GLB Models & Animation

import { parseGLB, GLBAnimator } from 'hz-particles';

// Load GLB file
const response = await fetch('model.glb');
const arrayBuffer = await response.arrayBuffer();
const glbData = await parseGLB(arrayBuffer);

// Use as particle shape
await system.setGLBModel(arrayBuffer);

// Setup animation (if model has animations)
if (glbData.animationData) {
  const animator = new GLBAnimator(glbData.animationData);
  animator.setRestPose(glbData.positions, glbData.normals);
  animator.playing = true;
  animator.loop = true;
  animator.speed = 1.0;

  // In render loop:
  const { positions, normals, changed } = animator.update(deltaTime);
  if (changed) {
    // Update particle system with new geometry
    // (See full API documentation for geometry update methods)
  }
}

Scene Save/Load

import { saveScene, loadScene } from 'hz-particles';

// Save current scene
document.getElementById('save-button').addEventListener('click', () => {
  saveScene(manager);  // Downloads scene.json
});

// Load scene from file input
document.getElementById('file-input').addEventListener('change', async (event) => {
  const success = await loadScene(event, manager);
  if (success) {
    console.log('Scene loaded successfully');
  }
});

TypeScript

Type declarations are not yet included in this package.
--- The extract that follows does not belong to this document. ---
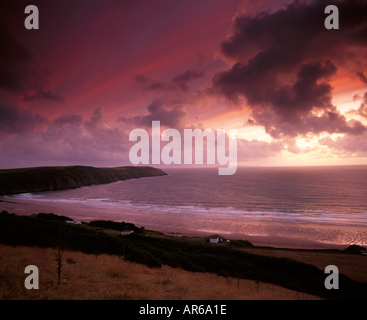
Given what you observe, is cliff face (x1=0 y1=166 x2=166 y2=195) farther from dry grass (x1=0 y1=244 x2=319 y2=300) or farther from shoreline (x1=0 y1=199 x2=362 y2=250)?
dry grass (x1=0 y1=244 x2=319 y2=300)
For TypeScript projects, suppress the import error with:

// @ts-ignore
import { ParticleSystem, initWebGPU } from 'hz-particles';
// @ts-ignore
import { HZParticlesFX } from 'hz-particles/r3f';

Community-contributed type definitions are welcome via PR.

Secondary Exports

The following modules are also exported for advanced usage:

  • ParticleEmitter — Emission shape configuration (sphere, cube, cylinder, circle, square)
  • ParticlePhysics — Physics simulation parameter management
  • ParticleTextureManager — Texture loading utilities
  • Objects3DManager — 3D object scene management
  • saveScene(manager) — Export scene as JSON file download
  • loadScene(event) — Load scene from file input event
  • extractGLBTexture(arrayBuffer) — Extract base color texture from GLB file
  • Shader exports — WGSL shader code for compute and rendering pipelines
  • Geometry helpers — Primitive shape generators (cube, sphere, etc.)
  • Render pipeline creators — Low-level WebGPU pipeline construction

Online Editor

Try the interactive particle editor at http://localhost:8110/editor when running the Docker container (docker-compose up from the repository root).

The editor provides a visual interface for:

  • Real-time particle system configuration
  • Emitter shape selection and tuning
  • GLB model import and animation control
  • Scene preset library
  • Export/import scene JSON

Contributing

Contributions are welcome! Please follow these steps:

  1. Fork the repository
  2. Create a feature branch (git checkout -b feature/amazing-feature)
  3. Commit your changes (git commit -m 'Add amazing feature')
  4. Push to the branch (git push origin feature/amazing-feature)
  5. Open a Pull Request

License

MIT License - see LICENSE file for details.